== Excerpted passage ==
New Moon (stylized as new moon) is a 2006 romantic fantasy novel by author Stephenie Meyer. The second installment in the Twilight series, the novel continues the story of Bella Swan's relationship with vampire Edward Cullen as she enters her senior year of high school. When Edward leaves Bella after his brother attacks her, she is left heartbroken and depressed for months until Jacob Black becomes her best friend. However, her life twists once more when Jacob's nature reveals itself and Edward's sister decides to visit.

According to Meyer, the book is about losing true love. The title refers to the darkest phase of the lunar cycle, indicating that New Moon is about the darkest time of protagonist Bella Swan's life. Meyer wrote the book before Twilight was published. Writing the book was difficult for Meyer as she feared the readers' reaction to the book and often cried as she described Bella's pain.

The book was originally released in hardcover on September 6, 2006 with an initial print run of 100,000 copies. Upon its publication in the United States, New Moon was highly successful and moved quickly to the top of bestseller lists, becoming one of the most anticipated books of the year. It peaked at #1 on both the New York Times Best Seller list and USA Today's Top 150 Bestsellers, and was the biggest selling children's paperback of 2008 with over 5.3 million copies sold. Moreover, New Moon was the best-selling book of 2009 and has been translated into 38 languages. A film adaptation of the book was released on November 20, 2009.

Reception for New Moon was more positive than that for its predecessor. Some criticized the middle section's pacing; critics generally, however, argued the novel was more mature in tone, praising the character development and its depiction of human emotion.

Plot
On Bella Swan's eighteenth birthday, Edward Cullen, the vampire she loves, and his family host her a birthday party at their residence. While unwrapping a gift, Bella receives a paper cut. Edward's adopted brother, Jasper, is overwhelmed by the scent of her blood and attempts to attack her. Trying to protect her, Edward and the Cullens move away from Forks, but in an attempt to encourage Bella to move on, Edward tells her it is because he no longer loves her. With Edward's departure, Bella suffers severe memory loss and depression for several months.

== Data ==

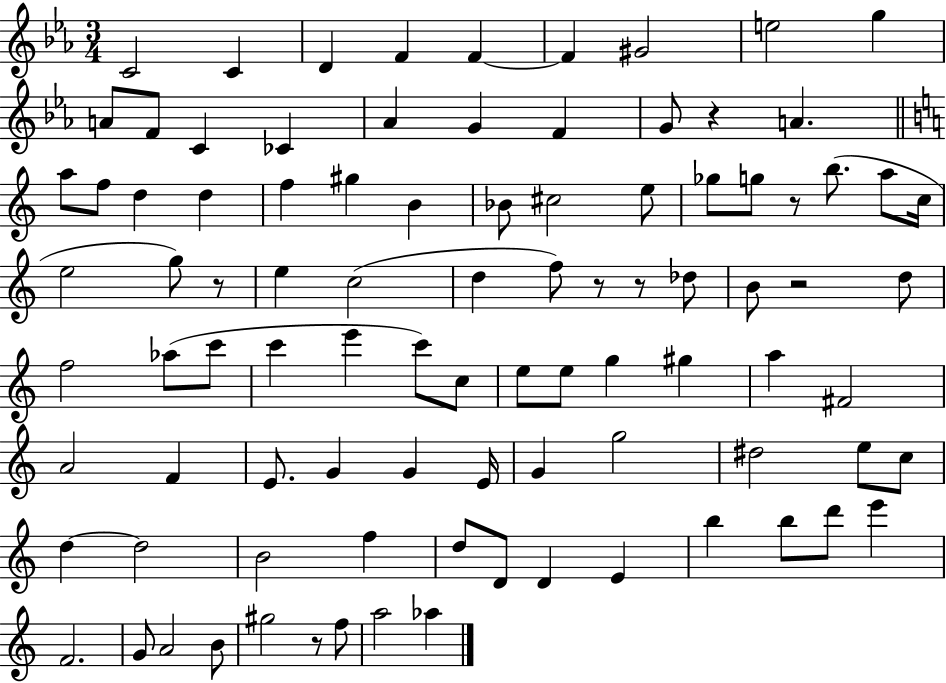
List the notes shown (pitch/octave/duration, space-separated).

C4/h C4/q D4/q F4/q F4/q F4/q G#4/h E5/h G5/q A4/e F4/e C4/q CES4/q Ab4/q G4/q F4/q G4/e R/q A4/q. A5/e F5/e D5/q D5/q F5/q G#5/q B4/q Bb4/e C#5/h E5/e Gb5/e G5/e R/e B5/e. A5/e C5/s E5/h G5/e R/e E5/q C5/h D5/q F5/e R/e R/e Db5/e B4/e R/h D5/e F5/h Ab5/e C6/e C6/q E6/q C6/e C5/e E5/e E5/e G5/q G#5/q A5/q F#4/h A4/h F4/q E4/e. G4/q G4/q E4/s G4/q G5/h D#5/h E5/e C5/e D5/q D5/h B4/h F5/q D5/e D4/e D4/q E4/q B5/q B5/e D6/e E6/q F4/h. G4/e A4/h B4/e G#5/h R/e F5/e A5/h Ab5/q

== What is expected ==
From the New Moon article above, copy word for word the part that opens with "According to Meyer, the" and closes with "described Bella's pain.".

== Result for this task ==
According to Meyer, the book is about losing true love. The title refers to the darkest phase of the lunar cycle, indicating that New Moon is about the darkest time of protagonist Bella Swan's life. Meyer wrote the book before Twilight was published. Writing the book was difficult for Meyer as she feared the readers' reaction to the book and often cried as she described Bella's pain.